Population (September 2025)
- • Total: 1,137
- ZIP code: FO-370
- Climate: Cfc

= Miðvágur =

Miðvágur (Midvåg), is a village in the Faroe Islands on Vágar. It has been a municipality until 1 January 2009 when it fused with Sandavágur into Vága kommuna.

Located on the south coast of the island of Vágar, Miðvágur is the largest town on this Faroese island. For years, Miðvágur has been known as a good location for whaling and traditionally, bells would ring with the cry "Grindaboð!" - "Pilot whale ahoy!"

==History==
Miðvágur has been inhabited since at least the Viking Age —as excavations have demonstrated. Since these early times, there has been a local "Thingstätte" (local community council), or "Várting". The most interesting building of the village is Kálvalíð, a house which was probably built at the end of the Middle Ages. It is the oldest building of the village and possibly of the whole Faroe Islands. Kálvalíð consists of two rooms with a turf roof, built in the traditional faroese style.
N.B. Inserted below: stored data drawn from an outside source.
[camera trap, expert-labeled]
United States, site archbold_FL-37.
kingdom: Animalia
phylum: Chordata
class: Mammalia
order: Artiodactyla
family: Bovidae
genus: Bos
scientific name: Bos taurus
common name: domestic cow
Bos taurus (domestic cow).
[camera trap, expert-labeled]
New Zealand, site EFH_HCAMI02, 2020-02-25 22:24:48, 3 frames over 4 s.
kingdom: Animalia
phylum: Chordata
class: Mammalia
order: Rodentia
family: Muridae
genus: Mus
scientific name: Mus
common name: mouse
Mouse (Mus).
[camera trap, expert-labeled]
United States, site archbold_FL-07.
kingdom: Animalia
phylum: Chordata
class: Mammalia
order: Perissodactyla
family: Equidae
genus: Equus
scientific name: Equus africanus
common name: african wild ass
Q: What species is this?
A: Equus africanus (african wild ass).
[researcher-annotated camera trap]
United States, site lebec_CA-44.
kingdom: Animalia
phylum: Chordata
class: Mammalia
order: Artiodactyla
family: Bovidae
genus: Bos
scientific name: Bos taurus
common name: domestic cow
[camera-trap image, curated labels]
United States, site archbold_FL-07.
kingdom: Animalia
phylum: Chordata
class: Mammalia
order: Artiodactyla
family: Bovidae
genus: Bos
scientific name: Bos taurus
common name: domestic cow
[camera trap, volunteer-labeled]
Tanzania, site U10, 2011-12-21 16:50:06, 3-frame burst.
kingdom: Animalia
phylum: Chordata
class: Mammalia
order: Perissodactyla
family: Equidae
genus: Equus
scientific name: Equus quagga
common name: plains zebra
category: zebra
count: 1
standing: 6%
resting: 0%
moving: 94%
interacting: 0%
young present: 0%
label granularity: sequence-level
Today it houses a museum.

==Sports==
The local football team is MB (Miðvágs Bóltfelag), founded in January 1905. The rowing club from Miðvágur is Miðvágs Róðrarfelag.

== People of note from Miðvágur ==
- Greta Svabo Bech, Faroese singer
- Beinta Broberg (1667–1752), a pastor's wife, and believed to be the model for the main character of Barbara, the best-known Faroese novel (written in Danish).
- Pauli Ellefsen (1936-2012), Former Prime Minister (1981-1985)
- Sverri Sandberg Nielsen, (born 1993) a Faroese rower
- Rasmus Rasmussen (1871–1962), writer
- Jens Christian Svabo (1746–1824), a pastor's son, who contributed greatly to the modern concept of a Faroese written language, working to standardize grammar and spelling and created a Faroese dictionary. Svabo also collected a variety of folk-tales and historical examples of the spoken dialect of Faroese on Miðvágur.